Violência no trânsito em debate no Brasil
Enviada em 25/11/2020
Segundo Aristóteles, a justiça é a virtude que se refere à organização de nosso relacionamento com as demais pessoas, ou seja, não se trata exatamente de fornecer a mesma coisa a todos, mas de dar a cada um aquilo que lhe é realmente necessário e isso seria o conceito de tratar a todos com igualdade de direito. Observa-se que, na atual realidade brasileira, não ocorre o cumprimento efetivo do significado do termo justiça, visto que a violência no trânsito do Brasil aumenta a cada dia. Nesse contexto, não há dúvidas de que a hostilidade ocorrida no trânsito é ocasionada pela negligência estatal e pela falta de cumprimento da lei por parte dos motoristas.
Inicialmente, a precária infraestrutura do trânsito em cidades brasileiras é causada pela falta de investimento governamental. Nesse sentindo, o processo de “Urbanização” no Brasil, com a expansão das indústrias e de maiores ofertas de trabalho gerando aumento populacional foi significativo nos centros urbanos, mas foi uma urbanização tardia, rápida e desordenada que resultou consequências negativas para o país até os dias atuais. Desse modo, a falta de investimentos em infraestruturas no tráfego gera acidentes de trânsito que podem levar o indivíduo a ficar com sequelas graves e ou permanentes, podendo inclusive levá-lo a óbito como já se tem registrado nas estatísticas.
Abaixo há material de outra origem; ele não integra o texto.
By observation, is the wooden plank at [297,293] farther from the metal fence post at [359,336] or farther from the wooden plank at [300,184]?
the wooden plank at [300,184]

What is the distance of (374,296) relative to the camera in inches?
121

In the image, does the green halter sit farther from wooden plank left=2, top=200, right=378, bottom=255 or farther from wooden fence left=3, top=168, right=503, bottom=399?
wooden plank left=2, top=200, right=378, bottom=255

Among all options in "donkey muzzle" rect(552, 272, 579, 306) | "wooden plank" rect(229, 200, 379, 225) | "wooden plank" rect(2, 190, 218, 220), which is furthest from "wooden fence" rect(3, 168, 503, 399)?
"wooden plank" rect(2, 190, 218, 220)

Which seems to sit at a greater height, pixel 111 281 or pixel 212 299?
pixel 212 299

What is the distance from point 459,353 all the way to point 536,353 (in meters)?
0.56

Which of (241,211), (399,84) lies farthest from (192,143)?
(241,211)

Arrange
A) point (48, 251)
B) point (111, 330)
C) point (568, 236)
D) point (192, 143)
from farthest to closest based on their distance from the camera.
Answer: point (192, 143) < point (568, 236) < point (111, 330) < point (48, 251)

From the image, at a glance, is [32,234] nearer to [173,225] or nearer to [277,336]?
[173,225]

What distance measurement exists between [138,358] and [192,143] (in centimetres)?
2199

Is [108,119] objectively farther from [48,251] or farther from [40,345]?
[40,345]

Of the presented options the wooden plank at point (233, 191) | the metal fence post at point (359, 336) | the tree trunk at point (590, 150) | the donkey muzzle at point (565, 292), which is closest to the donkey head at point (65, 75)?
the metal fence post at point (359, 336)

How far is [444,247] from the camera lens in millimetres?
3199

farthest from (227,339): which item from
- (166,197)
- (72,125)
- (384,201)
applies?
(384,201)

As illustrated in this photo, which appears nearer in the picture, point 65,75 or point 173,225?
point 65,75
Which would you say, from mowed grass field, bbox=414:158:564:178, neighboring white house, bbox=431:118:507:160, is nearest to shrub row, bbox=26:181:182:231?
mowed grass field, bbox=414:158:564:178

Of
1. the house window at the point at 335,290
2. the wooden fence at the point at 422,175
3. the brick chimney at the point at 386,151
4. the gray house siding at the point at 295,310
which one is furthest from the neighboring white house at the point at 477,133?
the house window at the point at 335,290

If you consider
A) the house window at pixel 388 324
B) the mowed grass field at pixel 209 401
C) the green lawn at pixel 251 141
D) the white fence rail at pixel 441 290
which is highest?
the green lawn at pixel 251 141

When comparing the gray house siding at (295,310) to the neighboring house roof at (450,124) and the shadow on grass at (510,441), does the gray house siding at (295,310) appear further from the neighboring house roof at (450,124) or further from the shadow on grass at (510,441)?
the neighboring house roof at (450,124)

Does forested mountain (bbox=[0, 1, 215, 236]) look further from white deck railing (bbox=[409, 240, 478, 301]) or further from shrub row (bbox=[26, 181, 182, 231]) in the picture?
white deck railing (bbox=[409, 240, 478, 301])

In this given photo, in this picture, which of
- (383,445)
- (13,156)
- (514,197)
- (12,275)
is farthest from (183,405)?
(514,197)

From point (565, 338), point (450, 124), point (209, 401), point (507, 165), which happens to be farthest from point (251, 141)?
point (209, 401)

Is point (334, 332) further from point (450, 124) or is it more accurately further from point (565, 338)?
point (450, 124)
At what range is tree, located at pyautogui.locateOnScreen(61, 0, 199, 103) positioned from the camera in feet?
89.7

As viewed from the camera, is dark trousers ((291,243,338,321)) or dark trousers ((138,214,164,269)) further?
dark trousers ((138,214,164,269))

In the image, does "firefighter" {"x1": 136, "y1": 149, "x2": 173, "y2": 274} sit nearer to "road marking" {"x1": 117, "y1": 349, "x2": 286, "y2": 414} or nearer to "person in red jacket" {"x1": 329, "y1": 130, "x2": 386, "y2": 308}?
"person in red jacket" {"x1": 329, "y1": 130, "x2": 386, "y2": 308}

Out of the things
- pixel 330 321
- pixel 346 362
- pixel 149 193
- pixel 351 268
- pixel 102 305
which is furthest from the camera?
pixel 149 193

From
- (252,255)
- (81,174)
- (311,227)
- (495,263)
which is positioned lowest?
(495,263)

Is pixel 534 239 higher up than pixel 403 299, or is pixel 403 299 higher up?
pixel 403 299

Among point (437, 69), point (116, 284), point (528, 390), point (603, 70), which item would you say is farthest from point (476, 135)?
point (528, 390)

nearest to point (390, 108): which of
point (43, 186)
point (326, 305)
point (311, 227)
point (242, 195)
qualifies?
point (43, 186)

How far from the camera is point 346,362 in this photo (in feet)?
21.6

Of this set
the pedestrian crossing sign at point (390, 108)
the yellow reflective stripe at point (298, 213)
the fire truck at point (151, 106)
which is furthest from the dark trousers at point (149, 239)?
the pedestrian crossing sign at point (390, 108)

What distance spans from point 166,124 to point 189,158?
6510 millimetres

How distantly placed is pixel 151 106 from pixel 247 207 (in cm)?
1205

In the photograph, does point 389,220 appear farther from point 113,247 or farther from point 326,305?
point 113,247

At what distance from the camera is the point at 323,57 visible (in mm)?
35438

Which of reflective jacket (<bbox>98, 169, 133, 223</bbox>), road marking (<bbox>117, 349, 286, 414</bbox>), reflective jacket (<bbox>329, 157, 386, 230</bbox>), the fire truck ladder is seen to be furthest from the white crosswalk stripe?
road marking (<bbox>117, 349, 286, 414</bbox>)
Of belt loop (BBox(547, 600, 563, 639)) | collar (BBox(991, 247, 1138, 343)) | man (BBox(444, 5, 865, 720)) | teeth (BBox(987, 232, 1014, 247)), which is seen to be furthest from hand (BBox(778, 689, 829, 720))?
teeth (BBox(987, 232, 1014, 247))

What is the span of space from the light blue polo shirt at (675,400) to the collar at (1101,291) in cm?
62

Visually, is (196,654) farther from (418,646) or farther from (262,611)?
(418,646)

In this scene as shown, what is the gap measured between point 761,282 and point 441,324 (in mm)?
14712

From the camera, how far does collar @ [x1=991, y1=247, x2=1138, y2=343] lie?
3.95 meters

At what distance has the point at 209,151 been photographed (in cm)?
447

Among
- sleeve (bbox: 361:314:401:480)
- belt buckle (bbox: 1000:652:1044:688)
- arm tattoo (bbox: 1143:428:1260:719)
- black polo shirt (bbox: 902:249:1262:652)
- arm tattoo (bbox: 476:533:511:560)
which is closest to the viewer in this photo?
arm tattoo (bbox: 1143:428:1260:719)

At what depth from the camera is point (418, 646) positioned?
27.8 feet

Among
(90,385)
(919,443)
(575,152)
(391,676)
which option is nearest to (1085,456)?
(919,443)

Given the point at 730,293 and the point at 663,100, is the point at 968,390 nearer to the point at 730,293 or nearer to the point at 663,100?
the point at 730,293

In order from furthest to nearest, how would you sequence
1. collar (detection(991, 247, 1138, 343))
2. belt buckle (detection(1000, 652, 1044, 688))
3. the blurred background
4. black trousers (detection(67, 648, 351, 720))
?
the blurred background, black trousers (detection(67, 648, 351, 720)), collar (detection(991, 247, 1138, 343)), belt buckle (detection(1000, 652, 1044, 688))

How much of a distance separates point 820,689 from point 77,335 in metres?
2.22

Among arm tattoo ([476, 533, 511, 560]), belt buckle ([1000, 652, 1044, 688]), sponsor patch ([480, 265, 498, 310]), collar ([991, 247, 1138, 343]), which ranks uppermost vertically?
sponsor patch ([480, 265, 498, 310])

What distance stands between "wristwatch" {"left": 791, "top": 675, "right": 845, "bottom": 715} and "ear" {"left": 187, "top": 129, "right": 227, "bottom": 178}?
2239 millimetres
Ademais, medidas precisam ser tomadas para mitigar este problema.
Paralelo a isso, o não cumprimento da lei por parte dos motoristas aumenta o número de casos de violência no trânsito. Dessa forma, para Rousseau, viver em sociedade deturpa os bons valores, fazendo com que o indivíduo se torne corrupto. Dado o exposto, isso decorre do fato de que o Brasil não apresenta uma vigilância e a punição adequadas aos infratores, permitindo-lhes uma reincidência contínua de erros e equívocos. Portanto, se a questão da educação no trânsito não for trabalhada no Brasil, o Estado vai continuar a ter taxas elevadas de mortes decorrentes desta triste realidade.
É evidente, portanto, que propostas devem ser viabilizadas para extinguir a violência no trânsito. Cabe as Prefeituras, destinar mais verbas para investir no trânsito, como nas ruas e sinalizações, por meio do Plano Plurianual visando a equalização dos direitos de todos os cidadãos de possuir um tráfego adequado, com o objetivo de que as consequências negativas da “Urbanização” sejam minimizadas. Outrossim, ao Poder Público, fortalecer as políticas estaduais para enfrentamento dessa violência, capacitando os agentes de trânsito, por meio de palestras e cursos, e orientando os motoristas através de campanhas educativas e de fiscalização, com a perspectiva de que os cidadãos cumprem as leis, a fim de que a justiça de Aristóteles- tratar todos igualmente, faça parte do dia a dia dos cidadãos brasileiros.